» Reading passage
[Start of Attachment]

This new device is the only commercially available technology that provides real-time calculation of the velocity of the retinal blood flow. By using a sequence of high-quality photographs of the retina and its vessels, the device measures the velocity of each red cell and based on the caliper of the vessels one can estimate the blood supply at each retinal region, such as the macular or parapapillary retina. This is particularly useful to understand the role of blood flow and new modalities of treatment (independent of the IOP) that could potentially prevent glaucomatous visual loss.
Glaucoma genetics research involves normal-tension glaucoma, primary open angle glaucoma, exfoliation syndrome, pigmentary glaucoma and congenital glaucoma. A major breakthrough in 2007 was the discovery of the mutations causing exfoliation syndrome and exfoliative glaucoma. Not everyone with these mutations develops exfoliation syndrome. We are now engaged in a search for modifier genes which determine whether or not someone with these mutations will develop exfoliation sydrome or exfoliative glaucoma. We are investigating the presence of modifier genes in various glaucomas and correlating these with the age of onset and severity of the glaucoma.

[End of Attachment]

» Dataset excerpts
[Start of Attachment]

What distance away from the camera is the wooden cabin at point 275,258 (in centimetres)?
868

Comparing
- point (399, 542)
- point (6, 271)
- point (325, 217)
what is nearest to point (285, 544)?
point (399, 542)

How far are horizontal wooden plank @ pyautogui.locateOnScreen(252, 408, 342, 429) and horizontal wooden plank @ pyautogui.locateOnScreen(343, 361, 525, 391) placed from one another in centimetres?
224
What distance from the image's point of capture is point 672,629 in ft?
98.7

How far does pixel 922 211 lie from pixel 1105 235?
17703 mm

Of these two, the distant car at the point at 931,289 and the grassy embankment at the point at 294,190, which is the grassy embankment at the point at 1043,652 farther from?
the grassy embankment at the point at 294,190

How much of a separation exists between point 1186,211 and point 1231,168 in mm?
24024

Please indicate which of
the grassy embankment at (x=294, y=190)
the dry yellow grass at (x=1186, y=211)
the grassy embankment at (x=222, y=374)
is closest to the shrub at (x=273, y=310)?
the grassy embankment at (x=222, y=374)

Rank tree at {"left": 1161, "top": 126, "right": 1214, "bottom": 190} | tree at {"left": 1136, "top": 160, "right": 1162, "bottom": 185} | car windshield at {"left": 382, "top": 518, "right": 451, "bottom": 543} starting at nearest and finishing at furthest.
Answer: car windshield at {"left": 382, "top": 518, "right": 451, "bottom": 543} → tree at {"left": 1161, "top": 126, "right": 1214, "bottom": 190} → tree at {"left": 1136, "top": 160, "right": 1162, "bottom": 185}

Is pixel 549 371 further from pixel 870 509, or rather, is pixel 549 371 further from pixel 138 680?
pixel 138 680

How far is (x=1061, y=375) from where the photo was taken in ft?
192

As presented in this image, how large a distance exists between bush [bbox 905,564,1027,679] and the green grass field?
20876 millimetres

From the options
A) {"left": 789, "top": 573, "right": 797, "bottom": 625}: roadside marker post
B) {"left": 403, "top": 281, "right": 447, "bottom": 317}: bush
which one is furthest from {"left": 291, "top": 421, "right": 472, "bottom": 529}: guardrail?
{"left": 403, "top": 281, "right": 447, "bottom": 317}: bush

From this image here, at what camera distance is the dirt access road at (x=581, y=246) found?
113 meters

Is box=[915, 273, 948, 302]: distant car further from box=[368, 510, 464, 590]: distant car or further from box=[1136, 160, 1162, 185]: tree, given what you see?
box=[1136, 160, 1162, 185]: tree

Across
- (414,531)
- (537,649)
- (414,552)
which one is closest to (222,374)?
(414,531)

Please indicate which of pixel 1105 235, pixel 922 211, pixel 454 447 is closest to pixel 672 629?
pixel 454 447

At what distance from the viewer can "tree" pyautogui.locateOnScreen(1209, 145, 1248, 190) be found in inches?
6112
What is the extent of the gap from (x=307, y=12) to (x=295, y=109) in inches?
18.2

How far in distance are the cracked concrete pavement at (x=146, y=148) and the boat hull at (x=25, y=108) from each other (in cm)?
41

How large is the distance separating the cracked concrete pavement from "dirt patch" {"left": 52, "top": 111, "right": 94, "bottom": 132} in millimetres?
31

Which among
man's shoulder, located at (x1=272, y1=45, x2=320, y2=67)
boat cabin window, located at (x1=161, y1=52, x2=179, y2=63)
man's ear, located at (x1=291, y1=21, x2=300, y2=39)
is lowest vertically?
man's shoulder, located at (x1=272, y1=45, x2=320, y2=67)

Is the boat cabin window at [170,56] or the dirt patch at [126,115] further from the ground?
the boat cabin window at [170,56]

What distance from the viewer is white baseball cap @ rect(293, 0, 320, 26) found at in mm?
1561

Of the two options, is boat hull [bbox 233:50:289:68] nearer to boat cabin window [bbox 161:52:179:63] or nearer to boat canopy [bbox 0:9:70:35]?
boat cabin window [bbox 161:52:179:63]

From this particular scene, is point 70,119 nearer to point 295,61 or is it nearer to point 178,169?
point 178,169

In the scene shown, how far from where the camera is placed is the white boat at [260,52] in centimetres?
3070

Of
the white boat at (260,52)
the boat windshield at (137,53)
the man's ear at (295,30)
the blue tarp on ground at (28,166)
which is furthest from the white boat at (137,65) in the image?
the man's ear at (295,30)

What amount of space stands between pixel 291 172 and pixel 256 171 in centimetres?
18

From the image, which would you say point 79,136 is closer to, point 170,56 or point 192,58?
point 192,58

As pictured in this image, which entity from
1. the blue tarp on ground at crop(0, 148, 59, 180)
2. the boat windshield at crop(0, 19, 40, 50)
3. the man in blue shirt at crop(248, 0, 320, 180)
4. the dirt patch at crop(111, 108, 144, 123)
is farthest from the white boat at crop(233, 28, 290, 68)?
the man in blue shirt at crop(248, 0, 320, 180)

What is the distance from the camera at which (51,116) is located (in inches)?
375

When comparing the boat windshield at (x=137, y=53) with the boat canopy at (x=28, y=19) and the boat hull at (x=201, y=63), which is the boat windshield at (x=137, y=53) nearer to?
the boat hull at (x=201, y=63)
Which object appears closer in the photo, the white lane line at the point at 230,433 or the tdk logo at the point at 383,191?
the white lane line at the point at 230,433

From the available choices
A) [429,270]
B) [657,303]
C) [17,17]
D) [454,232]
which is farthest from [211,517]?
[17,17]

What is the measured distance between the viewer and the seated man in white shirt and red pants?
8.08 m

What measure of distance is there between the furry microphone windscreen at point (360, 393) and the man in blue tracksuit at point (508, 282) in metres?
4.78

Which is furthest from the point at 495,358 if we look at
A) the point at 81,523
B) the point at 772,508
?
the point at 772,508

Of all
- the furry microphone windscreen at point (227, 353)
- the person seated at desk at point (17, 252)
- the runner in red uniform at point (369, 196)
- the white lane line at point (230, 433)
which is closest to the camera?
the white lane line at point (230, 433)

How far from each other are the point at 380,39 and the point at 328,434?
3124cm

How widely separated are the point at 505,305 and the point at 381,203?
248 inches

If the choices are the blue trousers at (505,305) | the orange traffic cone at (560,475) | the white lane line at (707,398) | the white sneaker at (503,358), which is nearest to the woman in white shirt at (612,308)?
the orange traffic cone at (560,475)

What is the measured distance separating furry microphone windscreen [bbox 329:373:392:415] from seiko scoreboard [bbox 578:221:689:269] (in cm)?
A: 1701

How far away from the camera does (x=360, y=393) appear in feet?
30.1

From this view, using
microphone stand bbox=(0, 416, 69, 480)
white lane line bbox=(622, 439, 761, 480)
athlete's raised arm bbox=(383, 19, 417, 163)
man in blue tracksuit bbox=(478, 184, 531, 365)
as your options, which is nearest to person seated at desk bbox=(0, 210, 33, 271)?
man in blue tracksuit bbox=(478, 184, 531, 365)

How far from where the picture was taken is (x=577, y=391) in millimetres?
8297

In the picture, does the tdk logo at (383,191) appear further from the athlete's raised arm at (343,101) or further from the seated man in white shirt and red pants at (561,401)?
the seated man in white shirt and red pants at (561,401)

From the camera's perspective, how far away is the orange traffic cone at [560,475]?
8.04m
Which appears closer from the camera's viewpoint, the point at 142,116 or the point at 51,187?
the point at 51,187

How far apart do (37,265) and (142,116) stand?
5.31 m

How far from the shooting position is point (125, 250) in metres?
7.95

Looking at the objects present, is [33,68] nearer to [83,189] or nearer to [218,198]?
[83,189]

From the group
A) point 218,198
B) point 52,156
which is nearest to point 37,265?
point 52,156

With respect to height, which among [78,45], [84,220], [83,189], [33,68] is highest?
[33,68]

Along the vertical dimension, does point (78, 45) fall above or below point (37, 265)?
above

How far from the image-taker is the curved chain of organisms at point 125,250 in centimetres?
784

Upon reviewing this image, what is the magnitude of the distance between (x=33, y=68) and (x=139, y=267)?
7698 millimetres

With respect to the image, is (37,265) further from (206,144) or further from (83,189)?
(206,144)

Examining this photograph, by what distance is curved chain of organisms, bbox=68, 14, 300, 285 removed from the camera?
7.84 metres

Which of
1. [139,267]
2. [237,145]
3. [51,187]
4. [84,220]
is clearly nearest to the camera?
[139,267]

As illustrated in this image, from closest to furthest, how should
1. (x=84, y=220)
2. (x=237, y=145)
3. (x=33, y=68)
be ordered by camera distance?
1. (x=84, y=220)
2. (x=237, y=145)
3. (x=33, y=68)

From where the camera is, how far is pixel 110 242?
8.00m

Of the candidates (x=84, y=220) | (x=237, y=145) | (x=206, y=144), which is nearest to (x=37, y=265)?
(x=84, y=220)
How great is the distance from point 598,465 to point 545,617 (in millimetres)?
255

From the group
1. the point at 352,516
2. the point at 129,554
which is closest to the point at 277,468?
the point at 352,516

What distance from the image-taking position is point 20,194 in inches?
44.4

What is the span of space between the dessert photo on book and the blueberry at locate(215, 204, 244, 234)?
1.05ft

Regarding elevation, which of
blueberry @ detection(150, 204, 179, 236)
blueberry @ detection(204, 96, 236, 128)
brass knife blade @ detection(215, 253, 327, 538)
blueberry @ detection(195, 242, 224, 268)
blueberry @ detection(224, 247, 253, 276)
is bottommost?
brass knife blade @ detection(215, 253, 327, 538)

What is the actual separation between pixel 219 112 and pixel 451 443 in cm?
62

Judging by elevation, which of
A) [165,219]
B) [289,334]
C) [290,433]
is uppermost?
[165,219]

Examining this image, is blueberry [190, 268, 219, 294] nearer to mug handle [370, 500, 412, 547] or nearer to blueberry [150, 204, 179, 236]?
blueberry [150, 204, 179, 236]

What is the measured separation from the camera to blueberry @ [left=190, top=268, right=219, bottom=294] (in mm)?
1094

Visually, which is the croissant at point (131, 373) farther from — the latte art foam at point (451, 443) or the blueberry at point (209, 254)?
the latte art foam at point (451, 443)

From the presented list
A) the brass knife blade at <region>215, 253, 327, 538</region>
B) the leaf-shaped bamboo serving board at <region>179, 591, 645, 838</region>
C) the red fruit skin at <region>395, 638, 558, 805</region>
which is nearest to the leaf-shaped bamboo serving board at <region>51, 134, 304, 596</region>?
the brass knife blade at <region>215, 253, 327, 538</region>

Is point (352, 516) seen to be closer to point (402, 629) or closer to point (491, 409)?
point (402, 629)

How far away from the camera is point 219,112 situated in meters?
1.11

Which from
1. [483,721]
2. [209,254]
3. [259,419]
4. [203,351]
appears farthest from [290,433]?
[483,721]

[End of Attachment]

» Task prompt
Give a continuation of the glaucoma research passage, starting after its last sentence.

» Response for this exercise
The Ocular Imaging Center is among the best equipped in the world. We have made great strides in the development of new diagnostic modalities. Virtually all early research related to ultrasound biomicroscopy (UBM) was first performed at NYEE. These studies have allowed us to accumulate a huge amount of data that may be helpful to better understand the diseases of the anterior segment of the eye, such as angle closure glaucoma. Research instrumentation includes confocal scanning laser polarimetry, confocal scanning laser ophthalmoscopy, optical coherence tomography, and multifocal visual evoked potentials. Ocular imaging includes: ultrasound biomicroscopy (UBM), time-domain and Fourier-domain optical coherence tomography (OCT), scanning laser polarimetry (GDx Access), retinal thickness analyzer (RTA) and Heidelberg retinal tomography (HRT). Confocal scanning microscopy provides high resolution in vivo imaging of anterior segment structures, being capable of detecting signs of early disease not seen during slit-lamp examination.. Recently, we have been using three different types of Fourier-Domain OCT (FD-OCT), which provide 3-dimensional images of the anterior and posterior segments of the eye. It allows, for example, obtaining real-time, high-resolution images (up to 3 microns) of the optic nerve, retinal nerve fiber layer and retina. These are the main sites of glaucomatous injury and therefore also allow early detection of the disease before the patient presents any symptoms, Moreover, because of its ultra-high speed of image acquisition this technology allows better repeatability of measurements being able to detect change (worsening) more accurately, if it occurs. The Shelley and Steven Einhorn Clinical Research Center at NYEE will be one of the most advanced such facilities in the world, with numerous imaging devices both currently used and in development, for study of every structure of the eye.